The upregulation of OMD in HCM samples when compared with controls was confirmed and validated with GSE89714. Our findings were in line with those reported on distinct populations, using different platforms for gene expression analysis, suggesting that the upregulation of OMD in HCM was universal. The ROC curves of OMD and genes highly connected with OMD based on GSE36961 generated AUCs greater than 0.7, suggesting that OMD had a good diagnostic value for HCM.

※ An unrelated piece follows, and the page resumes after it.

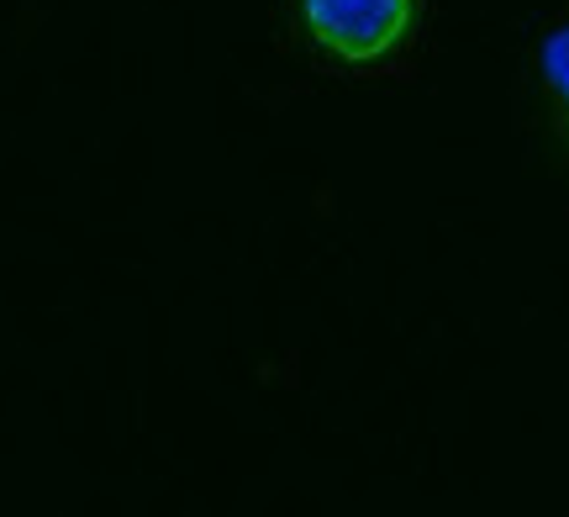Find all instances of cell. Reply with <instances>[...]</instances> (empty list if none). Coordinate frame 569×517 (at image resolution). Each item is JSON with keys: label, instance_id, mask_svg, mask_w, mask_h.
<instances>
[{"label": "cell", "instance_id": "obj_1", "mask_svg": "<svg viewBox=\"0 0 569 517\" xmlns=\"http://www.w3.org/2000/svg\"><path fill=\"white\" fill-rule=\"evenodd\" d=\"M301 21L338 63H375L407 38L411 0H301Z\"/></svg>", "mask_w": 569, "mask_h": 517}, {"label": "cell", "instance_id": "obj_2", "mask_svg": "<svg viewBox=\"0 0 569 517\" xmlns=\"http://www.w3.org/2000/svg\"><path fill=\"white\" fill-rule=\"evenodd\" d=\"M543 80H549L553 101L565 106V117H569V21L553 27L549 42H543Z\"/></svg>", "mask_w": 569, "mask_h": 517}]
</instances>
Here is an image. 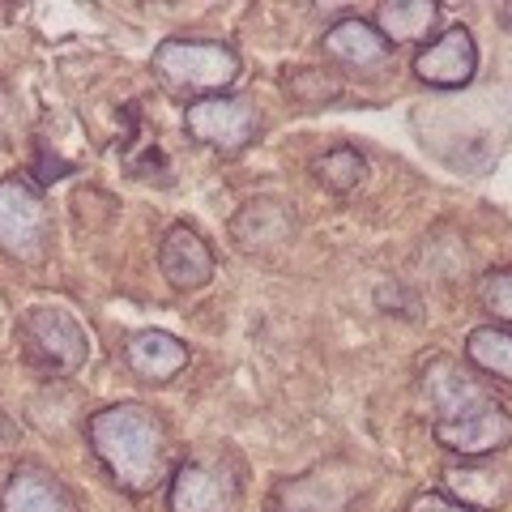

Single-cell sequencing data of normal adult hearts from GSE134355 showed that OMD was mainly expressed in fibroblasts. The fibroblasts were divided into 4 clusters and OMD was mainly expressed in cluster 1 and cluster 2. A pseudotime trajectory analysis and dynamic changes in the expression showed that the expression of OMD was on the rise at the later stage of fibroblasts. Based on these results, we speculated that the increased expression of OMD may regulate the synthesis of extracellular matrix by fibroblasts at the later stages of the disease. Besides, GSEA also showed that OMD could suppress the cellular response to Biotic stimulus, B cell-mediated immunity, activation of an innate immune response, antigen receptor-mediated signaling pathway, and B cell activation. These results implied that the higher expression of OMD may influence not only fibroblasts but also immune cells in HCM.

There were some limitations to our study. First, this study was primarily in silico data analysis and data mining, and the results were not validated in vitro and in vivo. Second, the exact molecular mechanisms of OMD in HCM was not further explored. Hence, studies to elucidate the molecular mechanisms of OMD in HCM is necessary in the future.